In Erie, Pa., across Lake Erie from Pontiac, incumbent Thomas J. Ridge is a Republican elected in 1982 despite the sweep that led to a Democratic gain of 26 House seats. His approach in 1982 was to ask voters to give Reagan's policies time to succeed. He won by 726 votes out of about 200,000 cast.
Ridge is leading comfortably this year, according to newspaper polls, apparently untouched by continued high unemployment and Reagan's decision last month not to order sharp restrictions on steel imports, as requested by the industry and the steelworkers' union.
Ridge tells audiences that even if Reagan had imposed the restrictions, it might have hurt area steel pipe and tube manufacturers as foreign steel companies shifted to different types of steel to avoid U.S. tariffs. Pipe and tube makers would have been exempt from the curbs.
Ridge's basic message to the unemployed is that he "can't legislate jobs." And he points to a nation experiencing an economic recovery that eventually may come to Erie.
"On balance people realize the president's constituency is bigger than Erie and that there is a recovery nationwide; interest rates are down, inflation is down," said Ridge, a Vietnam veteran and Harvard graduate.
Ridge does not promise that economic recovery will arrive soon. Instead, he promises that he won't let any more tax dollars leave the pockets of the employed.
"Once you get finished paying your income tax, your property tax, your sales tax, tax on your liquor, I think you've paid enough taxes, and I won't support any tax increases," he tells his constituents.
And he boasts, particularly to the unemployed, of his success at bringing federal funds to the district.
His opponent, Jim Young, a college professor and union activist little known before the campaign, has appealed to the district's Democratic majority to look beyond the Republican promises.
Young said he favors a national industrial policy to determine how best to retool local industry and put local workers back to work. One of his ideas is to "remanufacture" cars, adding new engines. "We've got to use what we've got," he tells audiences.
Young also blames Republicans for the federal budget deficit, calling it a threat to revitalizing the Erie area. While Ridge pledges no tax hikes, Young has said he favors added taxes if they would help reduce the country's debt.

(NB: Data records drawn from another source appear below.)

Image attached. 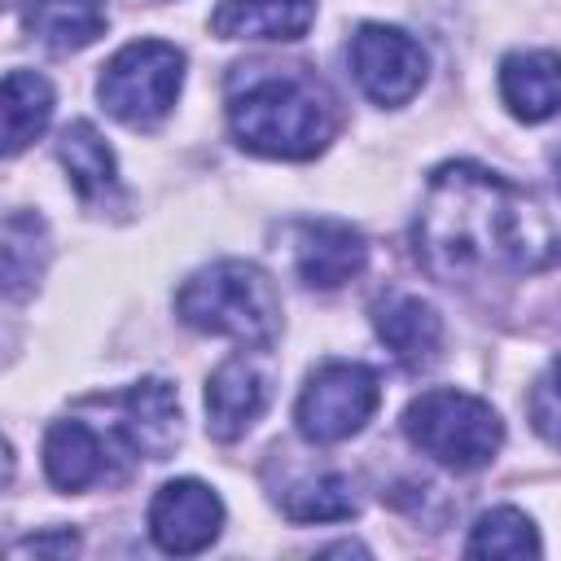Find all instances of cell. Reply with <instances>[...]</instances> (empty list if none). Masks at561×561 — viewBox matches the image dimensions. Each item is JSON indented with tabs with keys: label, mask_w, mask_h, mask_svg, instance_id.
Masks as SVG:
<instances>
[{
	"label": "cell",
	"mask_w": 561,
	"mask_h": 561,
	"mask_svg": "<svg viewBox=\"0 0 561 561\" xmlns=\"http://www.w3.org/2000/svg\"><path fill=\"white\" fill-rule=\"evenodd\" d=\"M175 311L188 329L245 346H272L280 333V294L272 276L245 259H219L193 272L175 294Z\"/></svg>",
	"instance_id": "obj_3"
},
{
	"label": "cell",
	"mask_w": 561,
	"mask_h": 561,
	"mask_svg": "<svg viewBox=\"0 0 561 561\" xmlns=\"http://www.w3.org/2000/svg\"><path fill=\"white\" fill-rule=\"evenodd\" d=\"M26 26L44 48L79 53L105 31V0H35Z\"/></svg>",
	"instance_id": "obj_17"
},
{
	"label": "cell",
	"mask_w": 561,
	"mask_h": 561,
	"mask_svg": "<svg viewBox=\"0 0 561 561\" xmlns=\"http://www.w3.org/2000/svg\"><path fill=\"white\" fill-rule=\"evenodd\" d=\"M105 412H110V434L127 456L167 460L180 443V399L175 386L162 377H145L123 394H110Z\"/></svg>",
	"instance_id": "obj_8"
},
{
	"label": "cell",
	"mask_w": 561,
	"mask_h": 561,
	"mask_svg": "<svg viewBox=\"0 0 561 561\" xmlns=\"http://www.w3.org/2000/svg\"><path fill=\"white\" fill-rule=\"evenodd\" d=\"M48 263V237H44V219L31 210H13L4 219V294L9 298H26Z\"/></svg>",
	"instance_id": "obj_19"
},
{
	"label": "cell",
	"mask_w": 561,
	"mask_h": 561,
	"mask_svg": "<svg viewBox=\"0 0 561 561\" xmlns=\"http://www.w3.org/2000/svg\"><path fill=\"white\" fill-rule=\"evenodd\" d=\"M57 158L75 184V193L83 202H105V193H114L118 184V167H114V153L110 145L101 140V131L88 123V118H75L61 140H57Z\"/></svg>",
	"instance_id": "obj_16"
},
{
	"label": "cell",
	"mask_w": 561,
	"mask_h": 561,
	"mask_svg": "<svg viewBox=\"0 0 561 561\" xmlns=\"http://www.w3.org/2000/svg\"><path fill=\"white\" fill-rule=\"evenodd\" d=\"M412 241L421 267L438 280L535 276L561 263V232L543 206L478 162H447L430 175Z\"/></svg>",
	"instance_id": "obj_1"
},
{
	"label": "cell",
	"mask_w": 561,
	"mask_h": 561,
	"mask_svg": "<svg viewBox=\"0 0 561 561\" xmlns=\"http://www.w3.org/2000/svg\"><path fill=\"white\" fill-rule=\"evenodd\" d=\"M280 508H285L289 522H342V517H351L359 508V500H355L351 478L320 473V478H307L294 491H285Z\"/></svg>",
	"instance_id": "obj_21"
},
{
	"label": "cell",
	"mask_w": 561,
	"mask_h": 561,
	"mask_svg": "<svg viewBox=\"0 0 561 561\" xmlns=\"http://www.w3.org/2000/svg\"><path fill=\"white\" fill-rule=\"evenodd\" d=\"M79 548L75 530H57V535H31L22 543H13V552H53V557H70Z\"/></svg>",
	"instance_id": "obj_23"
},
{
	"label": "cell",
	"mask_w": 561,
	"mask_h": 561,
	"mask_svg": "<svg viewBox=\"0 0 561 561\" xmlns=\"http://www.w3.org/2000/svg\"><path fill=\"white\" fill-rule=\"evenodd\" d=\"M316 22V0H219L210 26L219 39H302Z\"/></svg>",
	"instance_id": "obj_15"
},
{
	"label": "cell",
	"mask_w": 561,
	"mask_h": 561,
	"mask_svg": "<svg viewBox=\"0 0 561 561\" xmlns=\"http://www.w3.org/2000/svg\"><path fill=\"white\" fill-rule=\"evenodd\" d=\"M500 96L513 118L543 123L561 114V57L557 53H508L500 61Z\"/></svg>",
	"instance_id": "obj_14"
},
{
	"label": "cell",
	"mask_w": 561,
	"mask_h": 561,
	"mask_svg": "<svg viewBox=\"0 0 561 561\" xmlns=\"http://www.w3.org/2000/svg\"><path fill=\"white\" fill-rule=\"evenodd\" d=\"M381 403V381L368 364H320L298 394V430L311 443H342L368 425Z\"/></svg>",
	"instance_id": "obj_6"
},
{
	"label": "cell",
	"mask_w": 561,
	"mask_h": 561,
	"mask_svg": "<svg viewBox=\"0 0 561 561\" xmlns=\"http://www.w3.org/2000/svg\"><path fill=\"white\" fill-rule=\"evenodd\" d=\"M53 118V88L35 70L4 75V153H22Z\"/></svg>",
	"instance_id": "obj_18"
},
{
	"label": "cell",
	"mask_w": 561,
	"mask_h": 561,
	"mask_svg": "<svg viewBox=\"0 0 561 561\" xmlns=\"http://www.w3.org/2000/svg\"><path fill=\"white\" fill-rule=\"evenodd\" d=\"M403 434L412 447H421L430 460L469 473L495 460L504 443V421L495 408L465 390H425L403 412Z\"/></svg>",
	"instance_id": "obj_4"
},
{
	"label": "cell",
	"mask_w": 561,
	"mask_h": 561,
	"mask_svg": "<svg viewBox=\"0 0 561 561\" xmlns=\"http://www.w3.org/2000/svg\"><path fill=\"white\" fill-rule=\"evenodd\" d=\"M228 88V127L263 158H316L333 136V101L302 66H241Z\"/></svg>",
	"instance_id": "obj_2"
},
{
	"label": "cell",
	"mask_w": 561,
	"mask_h": 561,
	"mask_svg": "<svg viewBox=\"0 0 561 561\" xmlns=\"http://www.w3.org/2000/svg\"><path fill=\"white\" fill-rule=\"evenodd\" d=\"M368 245L342 219H307L294 228V272L311 289H337L364 272Z\"/></svg>",
	"instance_id": "obj_12"
},
{
	"label": "cell",
	"mask_w": 561,
	"mask_h": 561,
	"mask_svg": "<svg viewBox=\"0 0 561 561\" xmlns=\"http://www.w3.org/2000/svg\"><path fill=\"white\" fill-rule=\"evenodd\" d=\"M219 530H224V504L197 478L167 482L149 504V535L162 552L193 557V552L210 548L219 539Z\"/></svg>",
	"instance_id": "obj_9"
},
{
	"label": "cell",
	"mask_w": 561,
	"mask_h": 561,
	"mask_svg": "<svg viewBox=\"0 0 561 561\" xmlns=\"http://www.w3.org/2000/svg\"><path fill=\"white\" fill-rule=\"evenodd\" d=\"M530 412H535L539 434H548L552 443H561V355L552 359L548 377L539 381V390H535V399H530Z\"/></svg>",
	"instance_id": "obj_22"
},
{
	"label": "cell",
	"mask_w": 561,
	"mask_h": 561,
	"mask_svg": "<svg viewBox=\"0 0 561 561\" xmlns=\"http://www.w3.org/2000/svg\"><path fill=\"white\" fill-rule=\"evenodd\" d=\"M465 552L469 557H539V535L522 508L504 504V508H491L478 517Z\"/></svg>",
	"instance_id": "obj_20"
},
{
	"label": "cell",
	"mask_w": 561,
	"mask_h": 561,
	"mask_svg": "<svg viewBox=\"0 0 561 561\" xmlns=\"http://www.w3.org/2000/svg\"><path fill=\"white\" fill-rule=\"evenodd\" d=\"M373 329L386 342V351L403 368H412V373L438 364V355H443V320L416 294H386V298H377Z\"/></svg>",
	"instance_id": "obj_13"
},
{
	"label": "cell",
	"mask_w": 561,
	"mask_h": 561,
	"mask_svg": "<svg viewBox=\"0 0 561 561\" xmlns=\"http://www.w3.org/2000/svg\"><path fill=\"white\" fill-rule=\"evenodd\" d=\"M272 399V377L254 355H232L224 359L210 381H206V430L219 443L241 438L267 408Z\"/></svg>",
	"instance_id": "obj_10"
},
{
	"label": "cell",
	"mask_w": 561,
	"mask_h": 561,
	"mask_svg": "<svg viewBox=\"0 0 561 561\" xmlns=\"http://www.w3.org/2000/svg\"><path fill=\"white\" fill-rule=\"evenodd\" d=\"M184 83V53L167 39H131L118 48L96 83L101 105L127 127H158Z\"/></svg>",
	"instance_id": "obj_5"
},
{
	"label": "cell",
	"mask_w": 561,
	"mask_h": 561,
	"mask_svg": "<svg viewBox=\"0 0 561 561\" xmlns=\"http://www.w3.org/2000/svg\"><path fill=\"white\" fill-rule=\"evenodd\" d=\"M114 434L79 416L53 421L44 434V473L57 491H88L114 478Z\"/></svg>",
	"instance_id": "obj_11"
},
{
	"label": "cell",
	"mask_w": 561,
	"mask_h": 561,
	"mask_svg": "<svg viewBox=\"0 0 561 561\" xmlns=\"http://www.w3.org/2000/svg\"><path fill=\"white\" fill-rule=\"evenodd\" d=\"M425 48L386 22H364L351 35V75L377 105H403L425 83Z\"/></svg>",
	"instance_id": "obj_7"
}]
</instances>
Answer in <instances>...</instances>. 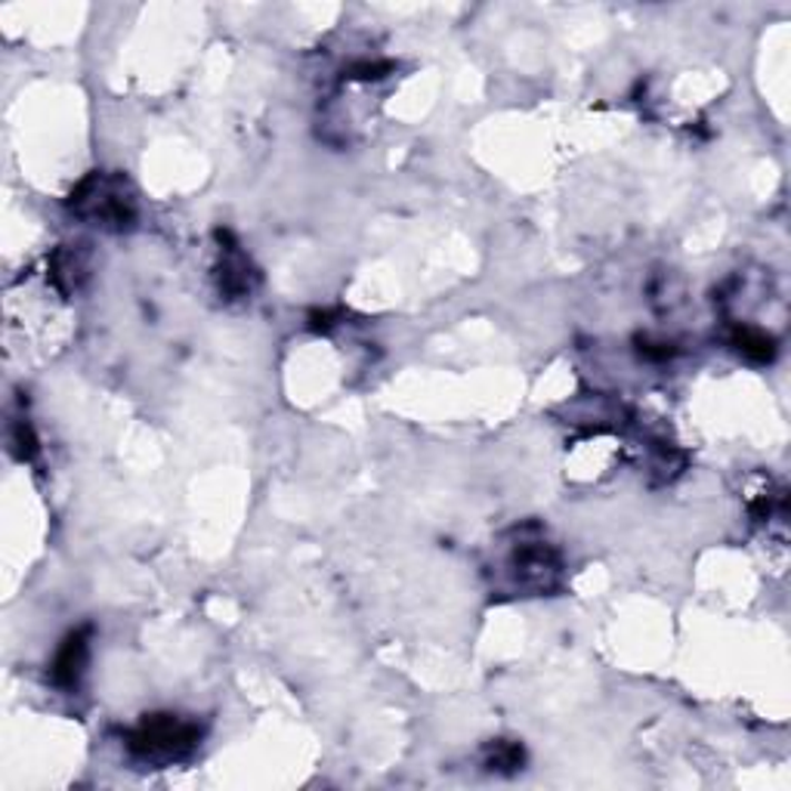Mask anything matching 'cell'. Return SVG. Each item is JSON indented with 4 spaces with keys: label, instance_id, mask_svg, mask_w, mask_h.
I'll return each instance as SVG.
<instances>
[{
    "label": "cell",
    "instance_id": "7",
    "mask_svg": "<svg viewBox=\"0 0 791 791\" xmlns=\"http://www.w3.org/2000/svg\"><path fill=\"white\" fill-rule=\"evenodd\" d=\"M486 764L492 767V770H504V773H511V770H516V767L523 764V749H520L516 742H495L492 751H488Z\"/></svg>",
    "mask_w": 791,
    "mask_h": 791
},
{
    "label": "cell",
    "instance_id": "6",
    "mask_svg": "<svg viewBox=\"0 0 791 791\" xmlns=\"http://www.w3.org/2000/svg\"><path fill=\"white\" fill-rule=\"evenodd\" d=\"M733 347L751 362H773V356H777V344H773V337L764 332H758V328H749V325H742V328L733 332Z\"/></svg>",
    "mask_w": 791,
    "mask_h": 791
},
{
    "label": "cell",
    "instance_id": "3",
    "mask_svg": "<svg viewBox=\"0 0 791 791\" xmlns=\"http://www.w3.org/2000/svg\"><path fill=\"white\" fill-rule=\"evenodd\" d=\"M511 566H514L520 587H526V591H547V587H554L556 575H560L556 554L544 542L520 544L516 554L511 556Z\"/></svg>",
    "mask_w": 791,
    "mask_h": 791
},
{
    "label": "cell",
    "instance_id": "5",
    "mask_svg": "<svg viewBox=\"0 0 791 791\" xmlns=\"http://www.w3.org/2000/svg\"><path fill=\"white\" fill-rule=\"evenodd\" d=\"M220 288L233 297H245L254 288V269L236 248H229V257L223 260Z\"/></svg>",
    "mask_w": 791,
    "mask_h": 791
},
{
    "label": "cell",
    "instance_id": "2",
    "mask_svg": "<svg viewBox=\"0 0 791 791\" xmlns=\"http://www.w3.org/2000/svg\"><path fill=\"white\" fill-rule=\"evenodd\" d=\"M71 208L81 217L99 220L102 226H118L125 229L134 223V198L125 189L121 180H109L102 174H93L90 180L78 186V192L71 195Z\"/></svg>",
    "mask_w": 791,
    "mask_h": 791
},
{
    "label": "cell",
    "instance_id": "4",
    "mask_svg": "<svg viewBox=\"0 0 791 791\" xmlns=\"http://www.w3.org/2000/svg\"><path fill=\"white\" fill-rule=\"evenodd\" d=\"M87 634H90L87 627H83V631H75V634H69L66 643L59 646V653H56V662H53L56 686L71 690V686H78V681H81L83 668H87V653H90Z\"/></svg>",
    "mask_w": 791,
    "mask_h": 791
},
{
    "label": "cell",
    "instance_id": "1",
    "mask_svg": "<svg viewBox=\"0 0 791 791\" xmlns=\"http://www.w3.org/2000/svg\"><path fill=\"white\" fill-rule=\"evenodd\" d=\"M198 739H201V733H198L195 723L182 721L177 714H152L127 736V749L139 761L170 764V761L189 758L198 745Z\"/></svg>",
    "mask_w": 791,
    "mask_h": 791
}]
</instances>
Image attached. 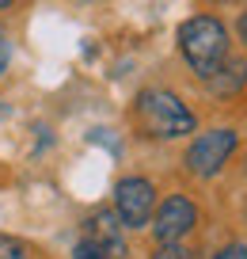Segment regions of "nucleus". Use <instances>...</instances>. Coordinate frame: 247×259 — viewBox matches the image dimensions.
<instances>
[{
    "instance_id": "f257e3e1",
    "label": "nucleus",
    "mask_w": 247,
    "mask_h": 259,
    "mask_svg": "<svg viewBox=\"0 0 247 259\" xmlns=\"http://www.w3.org/2000/svg\"><path fill=\"white\" fill-rule=\"evenodd\" d=\"M175 46H179V57L186 61L198 80H209L224 65V57L232 54V38H228V27L224 19H217L213 12H198V16L183 19L175 31Z\"/></svg>"
},
{
    "instance_id": "f03ea898",
    "label": "nucleus",
    "mask_w": 247,
    "mask_h": 259,
    "mask_svg": "<svg viewBox=\"0 0 247 259\" xmlns=\"http://www.w3.org/2000/svg\"><path fill=\"white\" fill-rule=\"evenodd\" d=\"M133 126L149 141H175L198 130L194 111L171 88H141L133 99Z\"/></svg>"
},
{
    "instance_id": "7ed1b4c3",
    "label": "nucleus",
    "mask_w": 247,
    "mask_h": 259,
    "mask_svg": "<svg viewBox=\"0 0 247 259\" xmlns=\"http://www.w3.org/2000/svg\"><path fill=\"white\" fill-rule=\"evenodd\" d=\"M239 149V134L232 126H213L206 130V134H198V138L186 145L183 153V168L190 171L194 179H213L224 171V164L236 156Z\"/></svg>"
},
{
    "instance_id": "20e7f679",
    "label": "nucleus",
    "mask_w": 247,
    "mask_h": 259,
    "mask_svg": "<svg viewBox=\"0 0 247 259\" xmlns=\"http://www.w3.org/2000/svg\"><path fill=\"white\" fill-rule=\"evenodd\" d=\"M156 183L144 176H126L114 183V213L126 229H141L152 221V210H156Z\"/></svg>"
},
{
    "instance_id": "39448f33",
    "label": "nucleus",
    "mask_w": 247,
    "mask_h": 259,
    "mask_svg": "<svg viewBox=\"0 0 247 259\" xmlns=\"http://www.w3.org/2000/svg\"><path fill=\"white\" fill-rule=\"evenodd\" d=\"M149 225H152L156 244H179L183 236L194 233V225H198V206H194L186 194H168L164 202H156Z\"/></svg>"
},
{
    "instance_id": "423d86ee",
    "label": "nucleus",
    "mask_w": 247,
    "mask_h": 259,
    "mask_svg": "<svg viewBox=\"0 0 247 259\" xmlns=\"http://www.w3.org/2000/svg\"><path fill=\"white\" fill-rule=\"evenodd\" d=\"M84 240H91L95 248H103L111 259L126 255V225L118 221L114 210H95L84 218Z\"/></svg>"
},
{
    "instance_id": "0eeeda50",
    "label": "nucleus",
    "mask_w": 247,
    "mask_h": 259,
    "mask_svg": "<svg viewBox=\"0 0 247 259\" xmlns=\"http://www.w3.org/2000/svg\"><path fill=\"white\" fill-rule=\"evenodd\" d=\"M243 84H247V61L228 54V57H224V65L206 80V88L213 92V96H232V92H239Z\"/></svg>"
},
{
    "instance_id": "6e6552de",
    "label": "nucleus",
    "mask_w": 247,
    "mask_h": 259,
    "mask_svg": "<svg viewBox=\"0 0 247 259\" xmlns=\"http://www.w3.org/2000/svg\"><path fill=\"white\" fill-rule=\"evenodd\" d=\"M0 259H27V251H23V244H19L16 236L0 233Z\"/></svg>"
},
{
    "instance_id": "1a4fd4ad",
    "label": "nucleus",
    "mask_w": 247,
    "mask_h": 259,
    "mask_svg": "<svg viewBox=\"0 0 247 259\" xmlns=\"http://www.w3.org/2000/svg\"><path fill=\"white\" fill-rule=\"evenodd\" d=\"M72 259H111V255H107L103 248H95L91 240H80V244H76V251H72Z\"/></svg>"
},
{
    "instance_id": "9d476101",
    "label": "nucleus",
    "mask_w": 247,
    "mask_h": 259,
    "mask_svg": "<svg viewBox=\"0 0 247 259\" xmlns=\"http://www.w3.org/2000/svg\"><path fill=\"white\" fill-rule=\"evenodd\" d=\"M213 259H247V244H239V240H232V244H224L221 251H217Z\"/></svg>"
},
{
    "instance_id": "9b49d317",
    "label": "nucleus",
    "mask_w": 247,
    "mask_h": 259,
    "mask_svg": "<svg viewBox=\"0 0 247 259\" xmlns=\"http://www.w3.org/2000/svg\"><path fill=\"white\" fill-rule=\"evenodd\" d=\"M152 259H190V251L179 248V244H160V251Z\"/></svg>"
},
{
    "instance_id": "f8f14e48",
    "label": "nucleus",
    "mask_w": 247,
    "mask_h": 259,
    "mask_svg": "<svg viewBox=\"0 0 247 259\" xmlns=\"http://www.w3.org/2000/svg\"><path fill=\"white\" fill-rule=\"evenodd\" d=\"M8 65H12V42L8 34H0V76L8 73Z\"/></svg>"
},
{
    "instance_id": "ddd939ff",
    "label": "nucleus",
    "mask_w": 247,
    "mask_h": 259,
    "mask_svg": "<svg viewBox=\"0 0 247 259\" xmlns=\"http://www.w3.org/2000/svg\"><path fill=\"white\" fill-rule=\"evenodd\" d=\"M236 38L243 42V50H247V8L239 12V19H236Z\"/></svg>"
},
{
    "instance_id": "4468645a",
    "label": "nucleus",
    "mask_w": 247,
    "mask_h": 259,
    "mask_svg": "<svg viewBox=\"0 0 247 259\" xmlns=\"http://www.w3.org/2000/svg\"><path fill=\"white\" fill-rule=\"evenodd\" d=\"M16 4H19V0H0V12H12Z\"/></svg>"
}]
</instances>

To counter Ridge's opposition to tax increases, Young repeats at every opportunity that Ridge opposed a jobs bill amendment that would have targeted federal funds to districts with high unemployment.
Young said his party's presidential nominee, Walter F. Mondale, may have a slight edge on Reagan in the heavily unionized and Democratic district, but he said Mondale lacks the coattails to help a Democrat win the House seat. Mondale may have hurt Young, according to several voters, by highlighting the need for tax increases.
In neither Erie nor Pontiac are the candidates advertising their presidential candidates' prescription for unemployment. Reagan's proposal of a subminimum wage hardly is mentioned in an area where politicians say workers already are taking a pay cut just to have a job, even if it is at a fast-food restaurant. Many seem to feel that Mondale's proposal of a "job's policy" for the chronically unemployed ignores the need to revive the steel and auto industries.
Because of anxiety caused by high unemployment in the Pontiac area, Ritter the Republican, has charged Carr the Democrat with favoring Mondale's plan to raise taxes. Carr denies it.
According to Ritter's polls, he was trailing Carr in the summer when he introduced a primary ballot petition calling for a balanced federal budget. The petition won overwhelmingly, and a more recent Ritter poll shows him leading Carr.
Despite the focus on economic matters, the race has some side issues. Ritter, a stern advocate of enforcing child-support laws, was reported in newspapers to be more than $3,000 in arrears on his child-support payments. He charged Carr with leaking the story and practicing "gutter-style politics."
Carr makes light of the support he is receiving from the two Ritter brothers. He had a "Ritters for Carr" fund-raiser and tells audiences, "Those who know us best are supporting me."